Segment Start: Text block

My milk came in quickly, which was great, and I always had serious oversupply problems, which was annoying but I know is much better than having undersupply. I found good nursing pads, always wore a bra, cleaned up milk off the floor, and it was manageable. The biggest problem was that I couldn’t get Maddie Grace to nurse without the nipple shield and it was a pain. I would lose it, had a hard time getting it on and adjusting it for when I had to nurse not at home. I kept reading that Maddie Grace should figure out how to nurse without it by 3 months, but we didn’t lose it until almost 4 months. So then I thought it would be smooth sailing – right? Well close. I was very fortunate to not have any worse issues, but I did develop thrush once when Maddie Grace was around 10 months. We were able to treat it at home and it only took a few days of her having a purple tongue to clear up.
Now at 13 months I’m starting to try to wean Maddie Grace. My husband, who as I mentioned is a huge advocate of breastfeeding, has actually encouraged me to go until 2 years which some health bodies recommend. However, eventually I’d like to have another baby and would love a few months of not breastfeeding or being pregnant to feel like my body belongs to me. Weaning is going great for us however. Maddie Grace hates cow milk, although we just started toddler formula which she seems to like better.
It makes me sad to think that our breastfeeding journey is coming to an end but I ‘m so thankful to have made it this far with Maddie Grace. I never could have imagined what an amazing bonding experience breastfeeding would be, and how much I would enjoy it! The extra cuddles, the closeness I felt to my daughter and knowing that my daughter was getting the best nutrition for her was invaluable. The extra calories burnt and money saved were bonuses as well! My biggest advice to moms hoping for a successful breastfeeding relationship is to educate yourself as much as possible. Take a class, join a facebook support group (I’ll add you to the one I love if you ask), attend local La Leche League meetings, whatever you can to be as educated as possible on breastfeeding. Being a mom is the hardest and most amazing thing that has ever happened to me – I look forward to hopefully nursing several more babies in the future and encouraging other moms to give breastfeeding a chance!

Segment End: Text block

Exercises to complete >>
(A) In the breastfeeding account, at about what age did Maddie Grace stop needing the nipple shield?
(B) Reproduce the part of the breastfeeding account starting at "My milk came" and ending at "to clear up.".

Segment Start: Given data

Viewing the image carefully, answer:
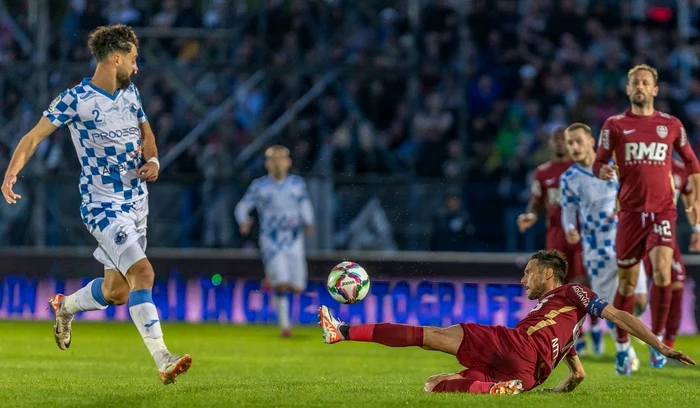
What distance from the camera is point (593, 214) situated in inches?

Segment End: Given data

Solution list >>
(A) Almost 4 months

(B)
My milk came in quickly, which was great, and I always had serious oversupply problems, which was annoying but I know is much better than having undersupply. I found good nursing pads, always wore a bra, cleaned up milk off the floor, and it was manageable. The biggest problem was that I couldn’t get Maddie Grace to nurse without the nipple shield and it was a pain. I would lose it, had a hard time getting it on and adjusting it for when I had to nurse not at home. I kept reading that Maddie Grace should figure out how to nurse without it by 3 months, but we didn’t lose it until almost 4 months. So then I thought it would be smooth sailing – right? Well close. I was very fortunate to not have any worse issues, but I did develop thrush once when Maddie Grace was around 10 months. We were able to treat it at home and it only took a few days of her having a purple tongue to clear up.